PROMPT → Count the lines in the entries below that contain the word "point". Reply with the number alone.

# RECORDS FOR PROCESSING start

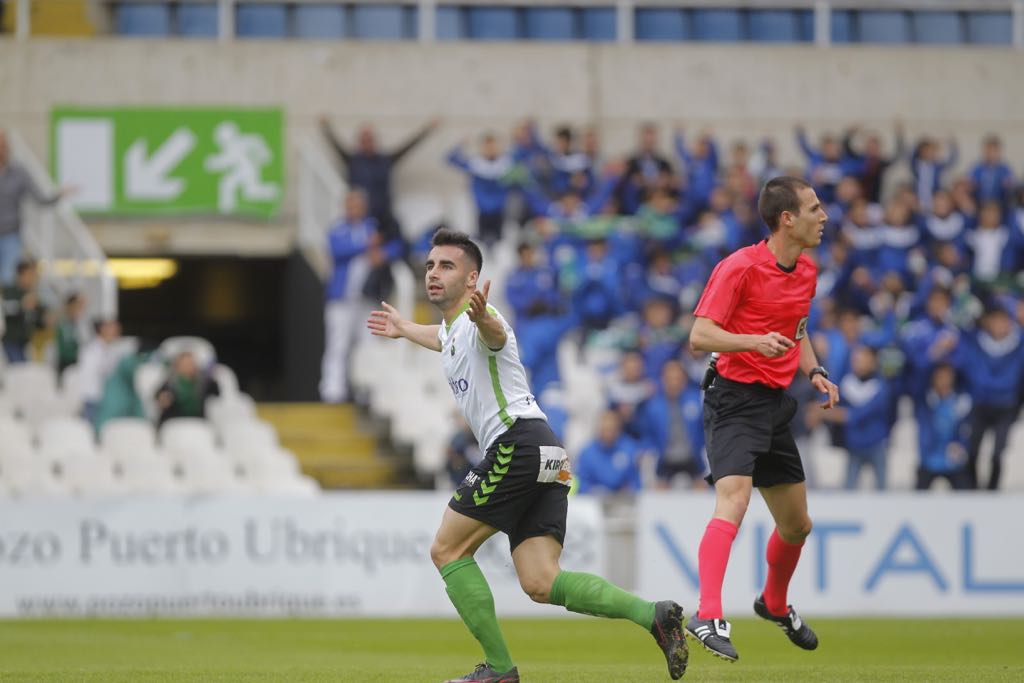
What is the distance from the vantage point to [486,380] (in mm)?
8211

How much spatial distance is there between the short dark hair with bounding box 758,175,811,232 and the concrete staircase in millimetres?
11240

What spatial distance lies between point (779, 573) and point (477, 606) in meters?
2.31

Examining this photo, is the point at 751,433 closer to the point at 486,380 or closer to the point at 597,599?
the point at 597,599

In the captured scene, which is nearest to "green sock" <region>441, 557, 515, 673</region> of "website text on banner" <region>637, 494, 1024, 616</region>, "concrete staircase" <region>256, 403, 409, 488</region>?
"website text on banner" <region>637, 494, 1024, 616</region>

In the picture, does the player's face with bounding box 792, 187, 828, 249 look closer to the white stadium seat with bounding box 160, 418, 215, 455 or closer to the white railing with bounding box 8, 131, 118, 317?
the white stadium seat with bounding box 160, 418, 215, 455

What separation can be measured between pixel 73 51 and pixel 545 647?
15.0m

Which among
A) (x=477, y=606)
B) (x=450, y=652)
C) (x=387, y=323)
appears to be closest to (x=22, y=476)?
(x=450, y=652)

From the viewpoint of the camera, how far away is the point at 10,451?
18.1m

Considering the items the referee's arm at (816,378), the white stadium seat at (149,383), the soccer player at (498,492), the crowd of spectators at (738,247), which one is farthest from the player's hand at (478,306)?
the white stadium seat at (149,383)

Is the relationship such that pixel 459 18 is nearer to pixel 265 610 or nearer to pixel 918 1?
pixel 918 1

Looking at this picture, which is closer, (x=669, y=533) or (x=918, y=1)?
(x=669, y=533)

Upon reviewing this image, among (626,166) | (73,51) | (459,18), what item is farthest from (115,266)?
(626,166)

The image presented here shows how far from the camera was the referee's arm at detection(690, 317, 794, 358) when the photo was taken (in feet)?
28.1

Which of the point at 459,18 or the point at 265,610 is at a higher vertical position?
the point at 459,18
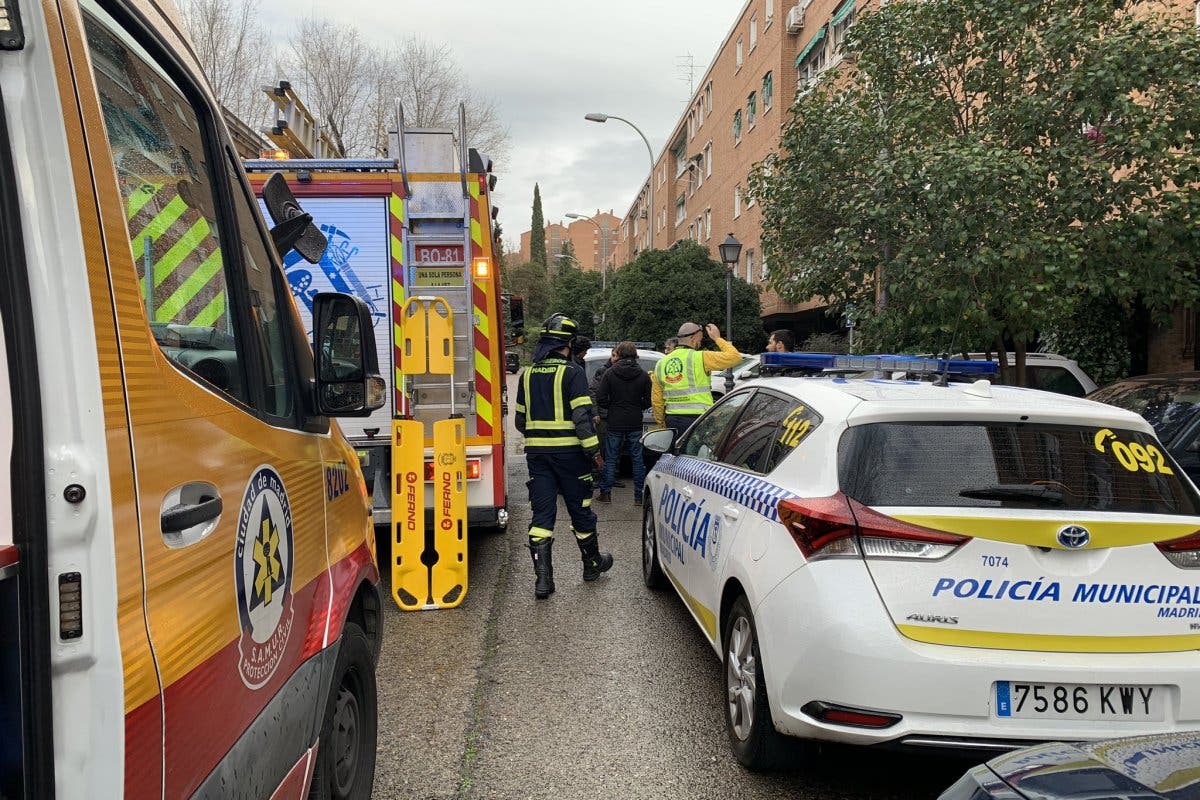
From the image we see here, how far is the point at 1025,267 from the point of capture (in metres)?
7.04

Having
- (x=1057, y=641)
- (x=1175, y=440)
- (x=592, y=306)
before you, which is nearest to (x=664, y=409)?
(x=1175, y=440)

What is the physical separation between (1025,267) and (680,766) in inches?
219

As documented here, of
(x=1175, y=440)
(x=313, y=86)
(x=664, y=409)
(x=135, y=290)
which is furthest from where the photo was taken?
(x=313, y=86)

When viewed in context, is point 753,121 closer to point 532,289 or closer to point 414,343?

# RECORDS FOR PROCESSING end
# RECORDS FOR PROCESSING start

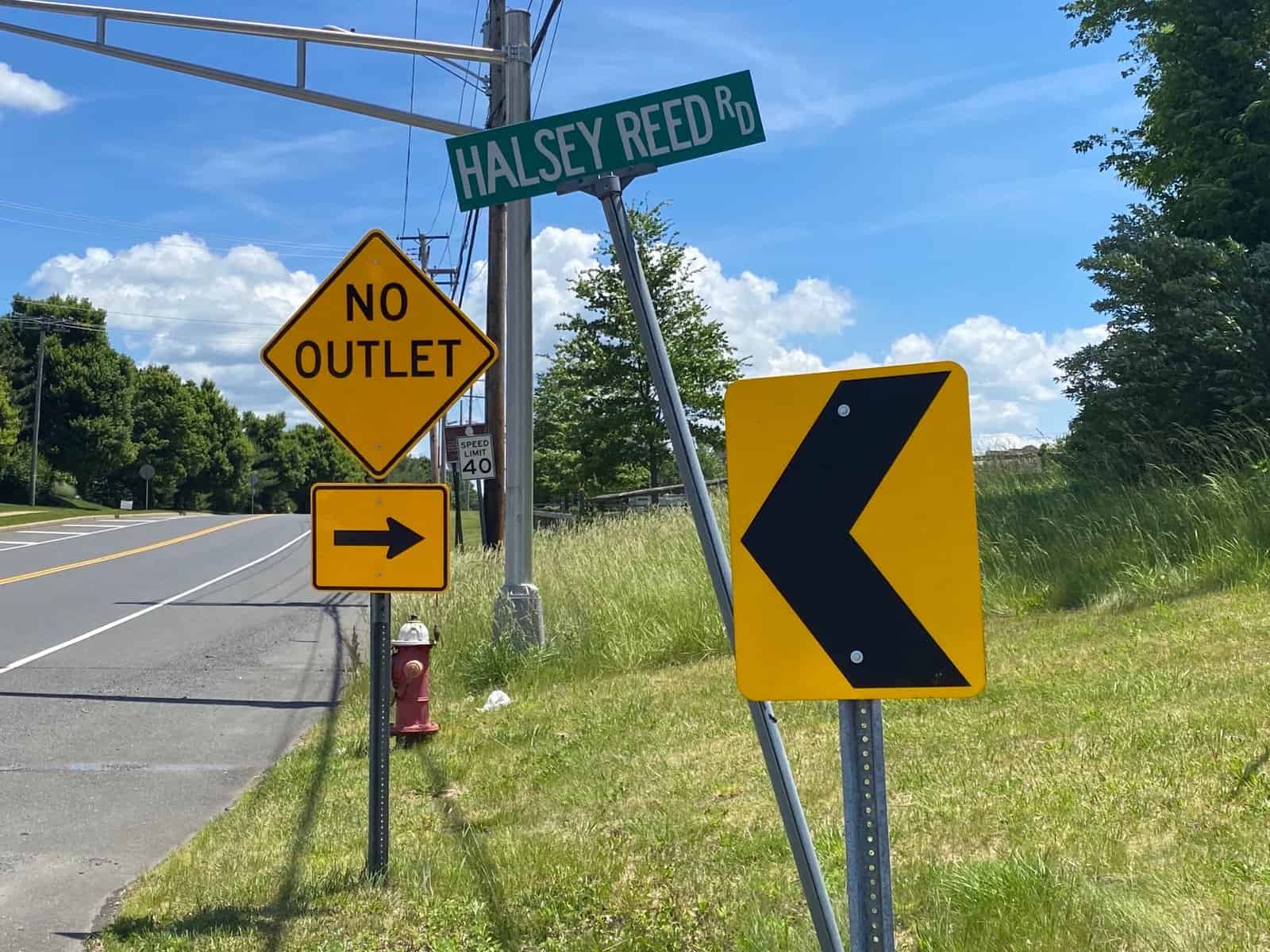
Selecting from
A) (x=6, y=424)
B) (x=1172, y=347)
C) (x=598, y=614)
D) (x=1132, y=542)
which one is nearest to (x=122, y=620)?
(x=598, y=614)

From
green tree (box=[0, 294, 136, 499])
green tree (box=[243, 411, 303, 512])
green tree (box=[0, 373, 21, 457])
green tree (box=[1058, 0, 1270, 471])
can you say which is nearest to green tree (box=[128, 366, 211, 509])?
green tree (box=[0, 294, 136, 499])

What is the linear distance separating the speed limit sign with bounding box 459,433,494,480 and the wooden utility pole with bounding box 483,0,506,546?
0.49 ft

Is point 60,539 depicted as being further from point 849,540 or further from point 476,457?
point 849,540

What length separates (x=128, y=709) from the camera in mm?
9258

# RECORDS FOR PROCESSING end

THE RESULT → 11